─── Цитируемый отрывок ───
Обо всем этом я написал статью, не такую уж плохую, и опубликовал ее в журнале «Сюрреализм — сам», которым тогда руководил Андре Бретон. Я озаглавил ее «Солнце холмов», пребывая в полном убеждении, что Свет, реальный свет духа, скрывается где-то внутри того, что англо-ирландцы называют fairies-mounds, а гэльские пуристы — sidhs, причем последнее слово означало «мир» [не война]. В конце концов, Прометей ради второго похищения огня, который он передал людям, отправился в подземный мир Гефеста, а не на туманный Олимп своего старого врага Зевса. И у меня уже возникло чувство, что так называемая «Богиня могильных курганов», будучи, конечно, покровительницей усопших, вместе с тем была также и прежде всего Богиней Света, Женщиной-Солнцем, которую я после этого увидел также в историзованных чертах Изольды Белокурой и ее ирландского прототипа — Гранине, чье имя происходит от слова grian, означающего просто-напросто «солнце». Да, в глубине холмов сияло солнце, настоящее солнце. И я страстно предавался поискам этого самого солнца. А в Локмариакере, в крытой аллее, которую называют Мане Люд (что значит «Холм Пепла»), внутренние опоры которой усеяны изображениями стилизованных лодок, волн и солнца, я охотно усматривал образ бога Луга, носителя Длинного Копья, Ремесленника, Искусного Во Многих Ремеслах, лик которого сияет всеми цветами радуги. Все-таки мечтать надо: к открытию глубинных реальностей ведет мечта.
─── Зафиксированные сведения ───
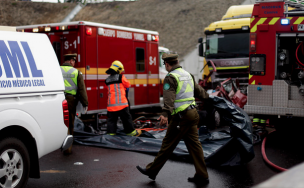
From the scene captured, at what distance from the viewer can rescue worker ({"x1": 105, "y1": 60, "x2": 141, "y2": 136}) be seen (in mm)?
8438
───
Выпишите полностью и без изменений приведенный выше отрывок о солнце в глубине холмов.

Обо всем этом я написал статью, не такую уж плохую, и опубликовал ее в журнале «Сюрреализм — сам», которым тогда руководил Андре Бретон. Я озаглавил ее «Солнце холмов», пребывая в полном убеждении, что Свет, реальный свет духа, скрывается где-то внутри того, что англо-ирландцы называют fairies-mounds, а гэльские пуристы — sidhs, причем последнее слово означало «мир» [не война]. В конце концов, Прометей ради второго похищения огня, который он передал людям, отправился в подземный мир Гефеста, а не на туманный Олимп своего старого врага Зевса. И у меня уже возникло чувство, что так называемая «Богиня могильных курганов», будучи, конечно, покровительницей усопших, вместе с тем была также и прежде всего Богиней Света, Женщиной-Солнцем, которую я после этого увидел также в историзованных чертах Изольды Белокурой и ее ирландского прототипа — Гранине, чье имя происходит от слова grian, означающего просто-напросто «солнце». Да, в глубине холмов сияло солнце, настоящее солнце. И я страстно предавался поискам этого самого солнца. А в Локмариакере, в крытой аллее, которую называют Мане Люд (что значит «Холм Пепла»), внутренние опоры которой усеяны изображениями стилизованных лодок, волн и солнца, я охотно усматривал образ бога Луга, носителя Длинного Копья, Ремесленника, Искусного Во Многих Ремеслах, лик которого сияет всеми цветами радуги. Все-таки мечтать надо: к открытию глубинных реальностей ведет мечта.